Saturn, 4.5 billion years old, is almost as old as the Sun. The rings were thought to be the same age until the Cassini spacecraft studied the planet up close for thirteen years. For billions of years, they should have been tainted by other dusty space debris. But the icy rings appeared too shiny and clean be ancient.

This, along with other evidence, has convinced many scientists who study Saturn that the rings appeared a few hundred million years ago. If they didn’t form during the pandemonium of the early solar system, when large objects routinely collided, that means they arose in the relatively quiet days of the recent astronomical past. But how?

Saturn now has at least 145 moons and probably possessed many before developing rings. Scientists have argued that the Sun’s immense gravity has gradually destabilized some of the moons’ orbits. culminating in a collision between two moons.

The new study found that an attack between two icy satellites would blow a lot of frozen confetti towards Saturn.
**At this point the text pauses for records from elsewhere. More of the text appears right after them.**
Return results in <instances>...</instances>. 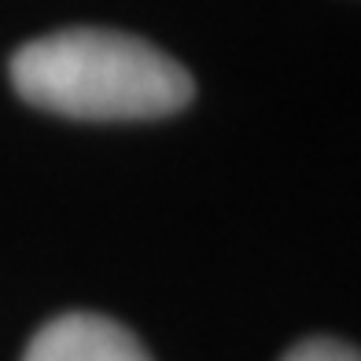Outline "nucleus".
I'll use <instances>...</instances> for the list:
<instances>
[{"label": "nucleus", "mask_w": 361, "mask_h": 361, "mask_svg": "<svg viewBox=\"0 0 361 361\" xmlns=\"http://www.w3.org/2000/svg\"><path fill=\"white\" fill-rule=\"evenodd\" d=\"M11 85L26 104L81 122H144L180 111L195 81L144 37L118 30H59L11 56Z\"/></svg>", "instance_id": "f257e3e1"}, {"label": "nucleus", "mask_w": 361, "mask_h": 361, "mask_svg": "<svg viewBox=\"0 0 361 361\" xmlns=\"http://www.w3.org/2000/svg\"><path fill=\"white\" fill-rule=\"evenodd\" d=\"M281 361H357V350L339 339L317 336V339H302L299 347H291Z\"/></svg>", "instance_id": "7ed1b4c3"}, {"label": "nucleus", "mask_w": 361, "mask_h": 361, "mask_svg": "<svg viewBox=\"0 0 361 361\" xmlns=\"http://www.w3.org/2000/svg\"><path fill=\"white\" fill-rule=\"evenodd\" d=\"M23 361H152V354L104 314H63L30 339Z\"/></svg>", "instance_id": "f03ea898"}]
</instances>
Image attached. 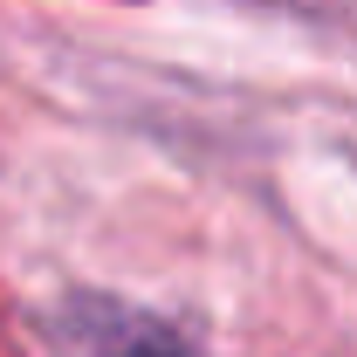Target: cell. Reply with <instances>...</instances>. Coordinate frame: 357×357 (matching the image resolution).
Wrapping results in <instances>:
<instances>
[{"label":"cell","mask_w":357,"mask_h":357,"mask_svg":"<svg viewBox=\"0 0 357 357\" xmlns=\"http://www.w3.org/2000/svg\"><path fill=\"white\" fill-rule=\"evenodd\" d=\"M110 357H199V351H192L185 337H172V330H158V323H137Z\"/></svg>","instance_id":"6da1fadb"}]
</instances>
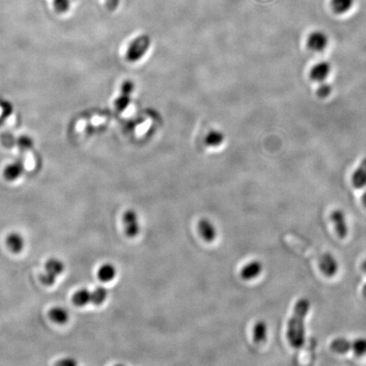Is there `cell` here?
I'll return each instance as SVG.
<instances>
[{"mask_svg":"<svg viewBox=\"0 0 366 366\" xmlns=\"http://www.w3.org/2000/svg\"><path fill=\"white\" fill-rule=\"evenodd\" d=\"M310 308L308 299L298 300L293 309V314L287 324V338L290 345L294 349H300L305 341V321Z\"/></svg>","mask_w":366,"mask_h":366,"instance_id":"obj_1","label":"cell"},{"mask_svg":"<svg viewBox=\"0 0 366 366\" xmlns=\"http://www.w3.org/2000/svg\"><path fill=\"white\" fill-rule=\"evenodd\" d=\"M64 264L57 258H51L45 264L44 271L41 274L40 280L42 284L51 287L55 284L58 277L64 272Z\"/></svg>","mask_w":366,"mask_h":366,"instance_id":"obj_2","label":"cell"},{"mask_svg":"<svg viewBox=\"0 0 366 366\" xmlns=\"http://www.w3.org/2000/svg\"><path fill=\"white\" fill-rule=\"evenodd\" d=\"M329 43V38L326 32L321 30L312 32L307 38V46L313 52L324 51Z\"/></svg>","mask_w":366,"mask_h":366,"instance_id":"obj_3","label":"cell"},{"mask_svg":"<svg viewBox=\"0 0 366 366\" xmlns=\"http://www.w3.org/2000/svg\"><path fill=\"white\" fill-rule=\"evenodd\" d=\"M124 231L129 238H135L140 232L139 216L134 211H127L123 215Z\"/></svg>","mask_w":366,"mask_h":366,"instance_id":"obj_4","label":"cell"},{"mask_svg":"<svg viewBox=\"0 0 366 366\" xmlns=\"http://www.w3.org/2000/svg\"><path fill=\"white\" fill-rule=\"evenodd\" d=\"M332 72V66L329 62L319 61L312 66L309 71V78L315 82H323L328 78Z\"/></svg>","mask_w":366,"mask_h":366,"instance_id":"obj_5","label":"cell"},{"mask_svg":"<svg viewBox=\"0 0 366 366\" xmlns=\"http://www.w3.org/2000/svg\"><path fill=\"white\" fill-rule=\"evenodd\" d=\"M319 267L325 276L332 277H334L338 271L339 265L336 258L332 254L326 253L319 258Z\"/></svg>","mask_w":366,"mask_h":366,"instance_id":"obj_6","label":"cell"},{"mask_svg":"<svg viewBox=\"0 0 366 366\" xmlns=\"http://www.w3.org/2000/svg\"><path fill=\"white\" fill-rule=\"evenodd\" d=\"M331 220L334 224L337 235L341 238H346L349 234V226L347 224L346 216L344 211L336 210L331 214Z\"/></svg>","mask_w":366,"mask_h":366,"instance_id":"obj_7","label":"cell"},{"mask_svg":"<svg viewBox=\"0 0 366 366\" xmlns=\"http://www.w3.org/2000/svg\"><path fill=\"white\" fill-rule=\"evenodd\" d=\"M262 270V263L259 260H253L251 262L247 263L241 270V277L246 281L255 279L260 276Z\"/></svg>","mask_w":366,"mask_h":366,"instance_id":"obj_8","label":"cell"},{"mask_svg":"<svg viewBox=\"0 0 366 366\" xmlns=\"http://www.w3.org/2000/svg\"><path fill=\"white\" fill-rule=\"evenodd\" d=\"M352 184L357 189L366 187V157L362 159L351 177Z\"/></svg>","mask_w":366,"mask_h":366,"instance_id":"obj_9","label":"cell"},{"mask_svg":"<svg viewBox=\"0 0 366 366\" xmlns=\"http://www.w3.org/2000/svg\"><path fill=\"white\" fill-rule=\"evenodd\" d=\"M198 232L206 242H212L216 238V229L208 219H202L198 222Z\"/></svg>","mask_w":366,"mask_h":366,"instance_id":"obj_10","label":"cell"},{"mask_svg":"<svg viewBox=\"0 0 366 366\" xmlns=\"http://www.w3.org/2000/svg\"><path fill=\"white\" fill-rule=\"evenodd\" d=\"M6 246L10 252L19 254L25 247V240L20 233H11L6 238Z\"/></svg>","mask_w":366,"mask_h":366,"instance_id":"obj_11","label":"cell"},{"mask_svg":"<svg viewBox=\"0 0 366 366\" xmlns=\"http://www.w3.org/2000/svg\"><path fill=\"white\" fill-rule=\"evenodd\" d=\"M23 172H24V165L20 161H16L15 163L10 164L5 167L4 176L7 181H15L22 175Z\"/></svg>","mask_w":366,"mask_h":366,"instance_id":"obj_12","label":"cell"},{"mask_svg":"<svg viewBox=\"0 0 366 366\" xmlns=\"http://www.w3.org/2000/svg\"><path fill=\"white\" fill-rule=\"evenodd\" d=\"M330 348L336 354H344L351 351L352 341L345 337H337L332 340Z\"/></svg>","mask_w":366,"mask_h":366,"instance_id":"obj_13","label":"cell"},{"mask_svg":"<svg viewBox=\"0 0 366 366\" xmlns=\"http://www.w3.org/2000/svg\"><path fill=\"white\" fill-rule=\"evenodd\" d=\"M49 316L52 322L57 324H64L69 319V312L64 307H53L49 312Z\"/></svg>","mask_w":366,"mask_h":366,"instance_id":"obj_14","label":"cell"},{"mask_svg":"<svg viewBox=\"0 0 366 366\" xmlns=\"http://www.w3.org/2000/svg\"><path fill=\"white\" fill-rule=\"evenodd\" d=\"M72 302L77 307L86 306L91 303V291L87 288L77 290L72 296Z\"/></svg>","mask_w":366,"mask_h":366,"instance_id":"obj_15","label":"cell"},{"mask_svg":"<svg viewBox=\"0 0 366 366\" xmlns=\"http://www.w3.org/2000/svg\"><path fill=\"white\" fill-rule=\"evenodd\" d=\"M117 276V269L114 265L106 263L101 265L98 270V277L103 282H109Z\"/></svg>","mask_w":366,"mask_h":366,"instance_id":"obj_16","label":"cell"},{"mask_svg":"<svg viewBox=\"0 0 366 366\" xmlns=\"http://www.w3.org/2000/svg\"><path fill=\"white\" fill-rule=\"evenodd\" d=\"M332 10L337 15H344L349 12L354 5V0H331Z\"/></svg>","mask_w":366,"mask_h":366,"instance_id":"obj_17","label":"cell"},{"mask_svg":"<svg viewBox=\"0 0 366 366\" xmlns=\"http://www.w3.org/2000/svg\"><path fill=\"white\" fill-rule=\"evenodd\" d=\"M253 335H254V341L256 344H262L265 342L267 339L268 335V327L267 325L265 322H258L255 324V327H254V331H253Z\"/></svg>","mask_w":366,"mask_h":366,"instance_id":"obj_18","label":"cell"},{"mask_svg":"<svg viewBox=\"0 0 366 366\" xmlns=\"http://www.w3.org/2000/svg\"><path fill=\"white\" fill-rule=\"evenodd\" d=\"M108 297V290L104 287H98L91 292V303L99 306L103 305Z\"/></svg>","mask_w":366,"mask_h":366,"instance_id":"obj_19","label":"cell"},{"mask_svg":"<svg viewBox=\"0 0 366 366\" xmlns=\"http://www.w3.org/2000/svg\"><path fill=\"white\" fill-rule=\"evenodd\" d=\"M352 351L358 357L364 356L366 354V338L359 337L352 341Z\"/></svg>","mask_w":366,"mask_h":366,"instance_id":"obj_20","label":"cell"},{"mask_svg":"<svg viewBox=\"0 0 366 366\" xmlns=\"http://www.w3.org/2000/svg\"><path fill=\"white\" fill-rule=\"evenodd\" d=\"M53 4L55 10L60 14L67 12L71 7V0H54Z\"/></svg>","mask_w":366,"mask_h":366,"instance_id":"obj_21","label":"cell"},{"mask_svg":"<svg viewBox=\"0 0 366 366\" xmlns=\"http://www.w3.org/2000/svg\"><path fill=\"white\" fill-rule=\"evenodd\" d=\"M332 88L330 84L327 83V82H321L319 87L317 88L316 94L317 96L321 98V99H326L327 97L330 96V94L332 93Z\"/></svg>","mask_w":366,"mask_h":366,"instance_id":"obj_22","label":"cell"},{"mask_svg":"<svg viewBox=\"0 0 366 366\" xmlns=\"http://www.w3.org/2000/svg\"><path fill=\"white\" fill-rule=\"evenodd\" d=\"M17 144L20 149H22V150H28V149L32 148V139L28 136H20V139H18Z\"/></svg>","mask_w":366,"mask_h":366,"instance_id":"obj_23","label":"cell"},{"mask_svg":"<svg viewBox=\"0 0 366 366\" xmlns=\"http://www.w3.org/2000/svg\"><path fill=\"white\" fill-rule=\"evenodd\" d=\"M106 6L109 10H114L118 7L120 4V0H106Z\"/></svg>","mask_w":366,"mask_h":366,"instance_id":"obj_24","label":"cell"},{"mask_svg":"<svg viewBox=\"0 0 366 366\" xmlns=\"http://www.w3.org/2000/svg\"><path fill=\"white\" fill-rule=\"evenodd\" d=\"M58 364H61V365H76V364H77V362H76V360H75L74 359H72V358H66V359L60 360Z\"/></svg>","mask_w":366,"mask_h":366,"instance_id":"obj_25","label":"cell"},{"mask_svg":"<svg viewBox=\"0 0 366 366\" xmlns=\"http://www.w3.org/2000/svg\"><path fill=\"white\" fill-rule=\"evenodd\" d=\"M3 111L5 116H8L10 112L12 111V108L10 106V104H5V107H3Z\"/></svg>","mask_w":366,"mask_h":366,"instance_id":"obj_26","label":"cell"},{"mask_svg":"<svg viewBox=\"0 0 366 366\" xmlns=\"http://www.w3.org/2000/svg\"><path fill=\"white\" fill-rule=\"evenodd\" d=\"M362 203L364 204V207L366 208V190L364 191L363 195H362Z\"/></svg>","mask_w":366,"mask_h":366,"instance_id":"obj_27","label":"cell"},{"mask_svg":"<svg viewBox=\"0 0 366 366\" xmlns=\"http://www.w3.org/2000/svg\"><path fill=\"white\" fill-rule=\"evenodd\" d=\"M362 293H363V296H364V297L366 299V283L364 285V287H363V289H362Z\"/></svg>","mask_w":366,"mask_h":366,"instance_id":"obj_28","label":"cell"},{"mask_svg":"<svg viewBox=\"0 0 366 366\" xmlns=\"http://www.w3.org/2000/svg\"><path fill=\"white\" fill-rule=\"evenodd\" d=\"M362 269H363V270L366 273V260H364L363 264H362Z\"/></svg>","mask_w":366,"mask_h":366,"instance_id":"obj_29","label":"cell"}]
</instances>
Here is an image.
If that ice were to cross and stay behind the Roche limit—a limit beyond which a planet’s gravitational tides would disintegrate moons—then it would have a chance to form those rings.

Shards that remain behind the limit may have landed on other satellites, shattering them and releasing more material — the kind that could clump together to form newborn moons.

It is not clear which of the current moons are relatively young. But Rhea, Saturn’s second-largest moon after Titan, may be an example. If it had been older, it would have endured different gravitational movements, and its orbit would have been more eccentric. But instead, Rhea is circular and flat, indicating that it was formed very recently – perhaps built from that newly released moon-making material.

Some of Saturn’s moons may have potentially habitable subsurface oceans. But if those moons are younger than thought, that possibility could be reduced.

“We still don’t know what the chances are that life will evolve there,” said Dr. Keger trip. But if some of these moons are younger than what scientists thought, “that could reduce the chances of life there.”

The long-standing debate about the origin of Saturn’s halos will not be settled by this study. But it emphasizes that the rings are ephemeral and constantly changing, rather than static decorations.

“Whether it’s Saturn or somewhere else, I like how dramatic the solar system can be,” said Dr. Keger trip.